- TEXT SHOWN -
━━━━━━━━━━━━━━━━━━━━━━━━━━━━━━

Submitted by the Faculty Affairs Committee

Gifts, Honoraria, and Other Things of Value Policy

01/09/20: Passed

01/09/20: Approved

University of North Florida Policy X.XXXXP - Gifts, Honoraria, and Other Things of Value

I. Objective and Purpose

All University of North Florida employees must comply with the letter and spirit of the Code of Ethics for Public Officers and Employees, Chapter 112, part III, Florida Statutes. These legal and ethical requirements include, but are not limited to, restrictions on employees soliciting and accepting gifts, honoraria, and other things of value.

II. Definitions

Gift and Other Things of Value: Anything an employee receives for which they do not give equal or greater consideration within ninety (90) days. A gift or thing of value includes, but is not limited to food or beverage, membership dues, plants, flowers, floral arrangements, transportation and lodging, a preferential rate, the use of property, forgiveness of a debt, entrance fees, admission or registration fees or tickets to events, performance or facilities, services for which a fee is normally charged by the person providing the service, or any other similar service or thing having an attributable value not already provided for in this definition.

━━━━━━━━━━━━━━━━━━━━━━━━━━━━━━

- TASKS FOR THIS EXERCISE -
A) In the gifts policy, what three kinds of things do the restrictions on employees soliciting and accepting cover?
B) Answer these questions from the gifts policy:
(i) Which committee submitted it?
(ii) Which chapter and part of the Florida Statutes hold the Code of Ethics it cites?
(iii) Within how many days must an employee give equal or greater consideration for something received so that it is not a gift?
C) According to the gifts policy, why must University of North Florida employees observe restrictions on soliciting and accepting gifts, honoraria, and other things of value?
The records that follow have no connection to the gifts policy.

- RECORDS SHOWN -
━━━━━━━━━━━━━━━━━━━━━━━━━━━━━━

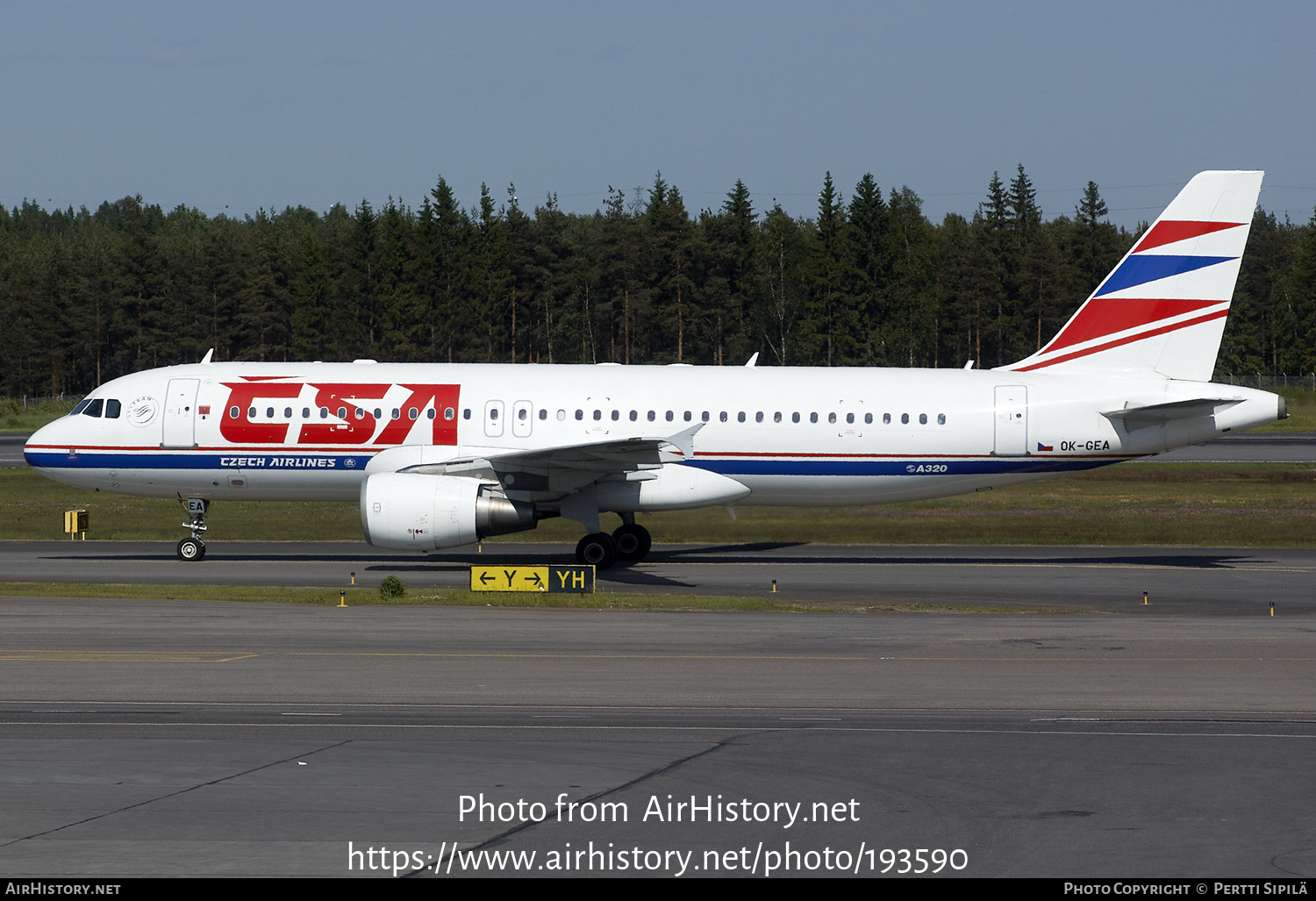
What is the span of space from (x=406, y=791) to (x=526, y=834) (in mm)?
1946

━━━━━━━━━━━━━━━━━━━━━━━━━━━━━━

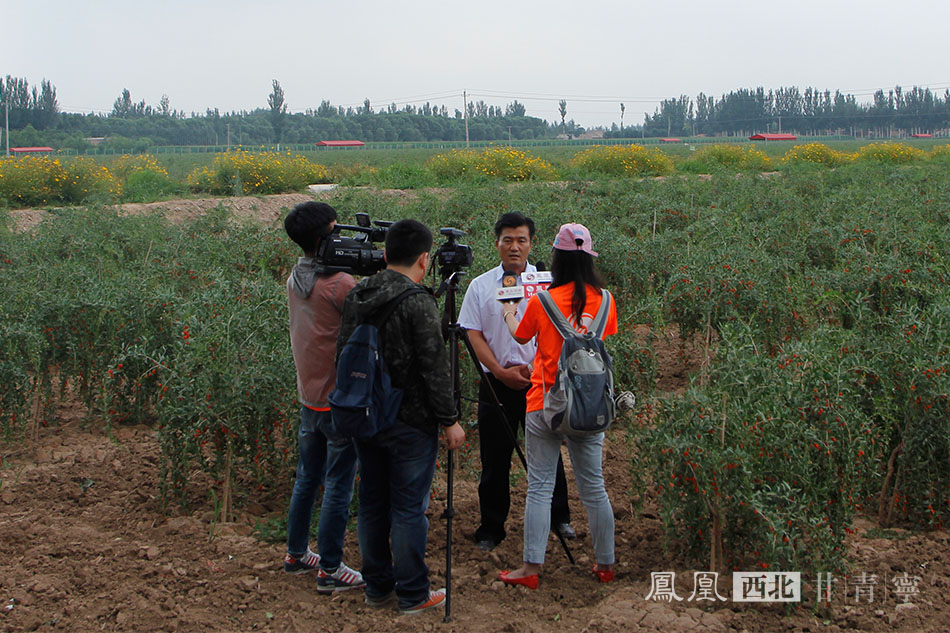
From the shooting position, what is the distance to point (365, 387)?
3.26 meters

━━━━━━━━━━━━━━━━━━━━━━━━━━━━━━

- EXERCISE ANSWERS -
A) Gifts, honoraria, and other things of value.

B)
(i) The Faculty Affairs Committee.
(ii) Chapter 112, part III.
(iii) Ninety (90) days.

C) All employees must comply with the letter and spirit of the Code of Ethics for Public Officers and Employees in Chapter 112, part III, Florida Statutes. Those legal and ethical requirements include restrictions on soliciting and accepting gifts, honoraria, and other things of value.